» Instruksi Tugas: Salinlah dengan tepat bagian teks tentang longsor di Desa Trunyan mulai dari "Dampak Longsor Desa" sampai dengan "ada di Bali.", termasuk kata-kata penutup tersebut.

» Kutipan Dokumen:
━━━━━━━━
Dampak Longsor Desa Trunyan: Jalur Transportasi Terhalang, Perekonomian Terancam Hilang

BANGLI, BALI — Desa Trunyan adalah salah satu desa terdampak akibat tanah longsor yang bermula dari peristiwa gempa bumi Bali. Berlokasi di Kecamatan Kintamani, Kabupaten Bangli, Desa Trunyan merupakan salah satu desa adat tertua yang ada di Bali.

Terhitung ada 2 (dua) orang meninggal dunia akibat tertimbun tanah longsor di Desa Trunyan dan memotong 9 (sembilan) akses transportasi. Meski saat ini seluruh akses transportasi sudah bisa dilalui, tapi harus dengan perizinan BPBD Bali untuk bisa melewati jalur tersebut. Mengingat kontur wilayah yang dikelilingi perbukitan, bahkan sebagian wilayah sudah menunjukan longsor pada taraf kecil, wilayah ini dilarang dimasuki akibat potensi longsor yang bisa terjadi.

Warga Desa Trunyan sendiri hingga kini masih menempati desa tersebut, belum mengungsi ke wilayah lain. Adapun salah satu alasan mereka tidak mengungsi, lantaran tidak ada yang mengurusi perkebunan dan kegiatan nelayan sebagai mata pencaharian utama mereka. Sehingga meski dengan potensi longsor yang ada, warga Desa Trunyan masih melakukan aktivitas sehari-hari mereka.

“Sebelum bencana, penghasilan warga tidak terganggu. Tapi karena bencana jalur transportasi belum bisa dilalui,” jelas I Nyoman Kastana selaku Kadus Banjar (Dusun) Cemara Landung, Desa Trunyan.

Sebanyak 282 KK/ 1.020 jiwa Desa Trunyan terdampak akibat bencana alam ini. Jika mereka biasanya mampu menjual hasil panen bawang merah dan cabai merah serta tangkapan ikan mereka, hal ini tidak dilakukan, karena akses yang belum bisa dilewati seluruh orang dan potensi longsor susulan yang besar.
━━━━━━━━
» Data Hasil Ekstraksi:
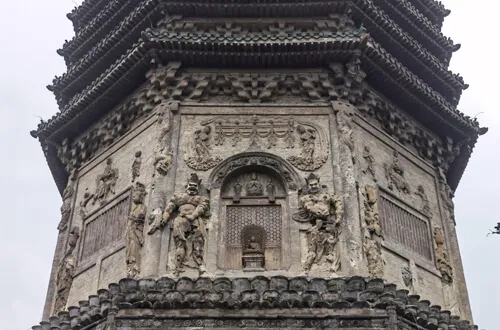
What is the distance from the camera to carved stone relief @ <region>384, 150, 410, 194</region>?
15297 millimetres

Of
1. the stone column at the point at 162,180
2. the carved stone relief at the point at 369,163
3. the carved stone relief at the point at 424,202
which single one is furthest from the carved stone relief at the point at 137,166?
the carved stone relief at the point at 424,202

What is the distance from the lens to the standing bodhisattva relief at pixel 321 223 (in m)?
12.8

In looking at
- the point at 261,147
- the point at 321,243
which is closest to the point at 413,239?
the point at 321,243

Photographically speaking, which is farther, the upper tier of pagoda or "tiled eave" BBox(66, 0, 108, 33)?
"tiled eave" BBox(66, 0, 108, 33)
━━━━━━━━
» Jawaban Latihan:
Dampak Longsor Desa Trunyan: Jalur Transportasi Terhalang, Perekonomian Terancam Hilang

BANGLI, BALI — Desa Trunyan adalah salah satu desa terdampak akibat tanah longsor yang bermula dari peristiwa gempa bumi Bali. Berlokasi di Kecamatan Kintamani, Kabupaten Bangli, Desa Trunyan merupakan salah satu desa adat tertua yang ada di Bali.